Key Stats for Oracle Stock
- Price Change from 52-week high for $ORCL stock: -16%
- Current Share Price: $277
- 52-Week High: $346
- $ORCL Stock Price Target: $345
What Happened?
Last Friday, Oracle (ORCL) stock suffered its worst single-day decline since January, plunging 7% after investors took a step back to digest the software giant’s ambitious long-term targets unveiled at its AI World conference in Las Vegas.
The selloff came despite an initially positive reaction on Thursday when shares rose 3% following the company’s financial outlook presentation.
At the analyst meeting, Oracle laid out stunning projections for fiscal 2030. It expects cloud infrastructure revenue to explode from $18 billion in fiscal 2026 to $166 billion by 2030.

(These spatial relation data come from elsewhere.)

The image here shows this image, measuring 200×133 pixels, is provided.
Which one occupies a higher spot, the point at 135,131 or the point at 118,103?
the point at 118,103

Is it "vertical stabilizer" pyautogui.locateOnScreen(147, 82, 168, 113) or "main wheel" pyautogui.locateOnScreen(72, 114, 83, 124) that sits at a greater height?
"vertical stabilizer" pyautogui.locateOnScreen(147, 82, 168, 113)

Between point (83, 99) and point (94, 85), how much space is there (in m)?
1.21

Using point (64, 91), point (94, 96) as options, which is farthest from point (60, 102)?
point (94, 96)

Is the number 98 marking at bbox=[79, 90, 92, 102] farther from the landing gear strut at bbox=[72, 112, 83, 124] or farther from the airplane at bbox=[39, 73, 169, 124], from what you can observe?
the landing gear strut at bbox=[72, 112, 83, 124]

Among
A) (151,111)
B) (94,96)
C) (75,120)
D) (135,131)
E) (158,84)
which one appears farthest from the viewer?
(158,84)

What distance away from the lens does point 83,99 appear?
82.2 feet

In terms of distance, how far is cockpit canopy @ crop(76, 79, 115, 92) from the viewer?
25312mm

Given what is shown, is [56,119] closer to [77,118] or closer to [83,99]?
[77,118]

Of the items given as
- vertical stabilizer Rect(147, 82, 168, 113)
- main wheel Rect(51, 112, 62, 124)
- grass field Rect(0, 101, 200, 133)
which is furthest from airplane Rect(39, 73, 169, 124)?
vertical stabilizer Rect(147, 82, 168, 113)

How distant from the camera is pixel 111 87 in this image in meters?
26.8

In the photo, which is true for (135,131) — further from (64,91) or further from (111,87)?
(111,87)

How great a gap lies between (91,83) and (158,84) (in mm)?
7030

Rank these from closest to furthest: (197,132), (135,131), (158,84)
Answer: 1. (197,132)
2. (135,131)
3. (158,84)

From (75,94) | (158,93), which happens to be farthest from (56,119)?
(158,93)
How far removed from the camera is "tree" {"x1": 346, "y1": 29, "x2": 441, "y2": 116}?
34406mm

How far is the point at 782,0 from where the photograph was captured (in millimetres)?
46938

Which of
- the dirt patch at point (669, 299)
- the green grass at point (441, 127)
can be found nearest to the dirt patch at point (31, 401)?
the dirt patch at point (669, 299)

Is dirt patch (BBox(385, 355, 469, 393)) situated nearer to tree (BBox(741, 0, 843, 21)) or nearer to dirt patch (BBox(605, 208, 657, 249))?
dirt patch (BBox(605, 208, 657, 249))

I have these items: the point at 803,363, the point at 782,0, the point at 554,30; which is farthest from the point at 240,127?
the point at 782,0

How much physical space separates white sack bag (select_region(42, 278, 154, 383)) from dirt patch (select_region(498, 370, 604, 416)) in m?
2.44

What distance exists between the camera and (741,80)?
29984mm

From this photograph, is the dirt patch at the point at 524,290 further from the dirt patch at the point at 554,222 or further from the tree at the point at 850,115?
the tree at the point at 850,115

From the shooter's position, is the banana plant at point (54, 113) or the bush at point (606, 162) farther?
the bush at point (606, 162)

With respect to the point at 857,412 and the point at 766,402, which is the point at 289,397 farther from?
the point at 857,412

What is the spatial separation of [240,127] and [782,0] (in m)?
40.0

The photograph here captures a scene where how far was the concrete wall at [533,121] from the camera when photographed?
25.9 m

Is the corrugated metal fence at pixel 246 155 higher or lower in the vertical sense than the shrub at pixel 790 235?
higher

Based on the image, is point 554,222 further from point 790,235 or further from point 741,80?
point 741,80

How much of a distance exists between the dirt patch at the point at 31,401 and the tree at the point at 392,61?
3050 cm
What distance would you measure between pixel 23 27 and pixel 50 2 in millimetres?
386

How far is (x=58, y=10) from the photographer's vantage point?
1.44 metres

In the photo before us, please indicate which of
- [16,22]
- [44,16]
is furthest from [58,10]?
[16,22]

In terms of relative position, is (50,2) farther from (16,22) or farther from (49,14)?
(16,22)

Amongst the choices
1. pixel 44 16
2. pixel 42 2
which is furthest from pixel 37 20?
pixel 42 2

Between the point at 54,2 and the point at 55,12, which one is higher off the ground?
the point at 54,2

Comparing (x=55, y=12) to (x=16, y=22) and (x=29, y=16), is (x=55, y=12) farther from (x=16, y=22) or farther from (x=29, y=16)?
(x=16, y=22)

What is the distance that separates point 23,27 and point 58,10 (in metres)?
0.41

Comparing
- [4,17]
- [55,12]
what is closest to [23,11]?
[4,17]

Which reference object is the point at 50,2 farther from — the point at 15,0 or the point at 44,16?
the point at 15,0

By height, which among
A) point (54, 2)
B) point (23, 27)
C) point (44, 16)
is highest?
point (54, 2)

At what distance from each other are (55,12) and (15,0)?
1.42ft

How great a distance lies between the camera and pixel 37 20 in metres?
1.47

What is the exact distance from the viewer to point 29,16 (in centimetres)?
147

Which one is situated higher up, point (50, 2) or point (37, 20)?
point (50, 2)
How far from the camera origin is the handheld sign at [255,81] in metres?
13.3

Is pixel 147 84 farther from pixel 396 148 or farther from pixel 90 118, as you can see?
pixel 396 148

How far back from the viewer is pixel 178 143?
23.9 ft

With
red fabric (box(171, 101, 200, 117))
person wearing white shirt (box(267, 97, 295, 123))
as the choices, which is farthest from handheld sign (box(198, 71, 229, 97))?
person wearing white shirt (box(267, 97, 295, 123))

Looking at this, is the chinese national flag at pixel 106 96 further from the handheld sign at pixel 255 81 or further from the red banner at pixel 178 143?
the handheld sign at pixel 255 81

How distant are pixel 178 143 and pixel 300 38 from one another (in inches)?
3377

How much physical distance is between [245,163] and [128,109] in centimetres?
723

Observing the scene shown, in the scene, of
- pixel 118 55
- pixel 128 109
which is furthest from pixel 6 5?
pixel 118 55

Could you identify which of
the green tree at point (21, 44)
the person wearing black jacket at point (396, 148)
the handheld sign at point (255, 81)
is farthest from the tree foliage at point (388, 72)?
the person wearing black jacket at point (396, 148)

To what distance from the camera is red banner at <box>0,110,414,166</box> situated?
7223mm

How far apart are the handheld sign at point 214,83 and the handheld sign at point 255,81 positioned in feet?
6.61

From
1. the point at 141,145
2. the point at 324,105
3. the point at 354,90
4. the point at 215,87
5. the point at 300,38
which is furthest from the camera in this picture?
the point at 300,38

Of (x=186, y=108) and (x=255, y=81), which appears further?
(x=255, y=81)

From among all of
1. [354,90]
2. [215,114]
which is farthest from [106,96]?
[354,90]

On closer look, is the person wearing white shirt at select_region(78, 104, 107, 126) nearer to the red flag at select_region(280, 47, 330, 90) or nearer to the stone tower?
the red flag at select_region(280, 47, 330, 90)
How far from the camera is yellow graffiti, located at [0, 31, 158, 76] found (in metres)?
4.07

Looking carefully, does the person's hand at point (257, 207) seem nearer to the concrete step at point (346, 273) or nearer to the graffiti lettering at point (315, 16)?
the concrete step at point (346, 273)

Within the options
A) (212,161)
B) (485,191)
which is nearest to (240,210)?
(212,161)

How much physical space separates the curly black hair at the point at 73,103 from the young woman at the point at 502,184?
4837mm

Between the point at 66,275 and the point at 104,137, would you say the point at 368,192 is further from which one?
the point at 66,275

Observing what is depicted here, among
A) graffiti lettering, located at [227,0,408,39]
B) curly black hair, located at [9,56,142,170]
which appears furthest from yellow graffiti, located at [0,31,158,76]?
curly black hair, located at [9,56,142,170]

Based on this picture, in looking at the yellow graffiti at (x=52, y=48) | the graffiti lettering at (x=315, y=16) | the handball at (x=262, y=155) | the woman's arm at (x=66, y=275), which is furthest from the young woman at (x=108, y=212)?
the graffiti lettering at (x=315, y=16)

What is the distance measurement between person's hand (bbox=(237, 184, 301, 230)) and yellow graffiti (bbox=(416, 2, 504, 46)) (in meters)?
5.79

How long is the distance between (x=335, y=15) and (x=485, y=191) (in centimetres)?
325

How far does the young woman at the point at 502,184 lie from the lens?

Total revenue is projected to surpass $225 billion with adjusted earnings of $21 per share. That implies annualized sales growth exceeding 31% over the next five years.
If Oracle hits these targets, revenue and earnings per share would grow nearly 4x in just five years, the fastest organic growth in over 15 years.
CFO Doug Kehring noted that among S&P 500 companies with more than $50 billion in revenue, fewer than five are growing faster than Oracle over the next 12 months.
But Friday’s decline suggests investors are questioning whether these projections are achievable. RBC Capital Markets analyst Rishi Jaluria, who rates the stock a hold, told CNBC the stock may need “a bit of a breather” as investors digest the numbers and assess achievability.
The skepticism centered on execution risk, given the massive infrastructure buildout required.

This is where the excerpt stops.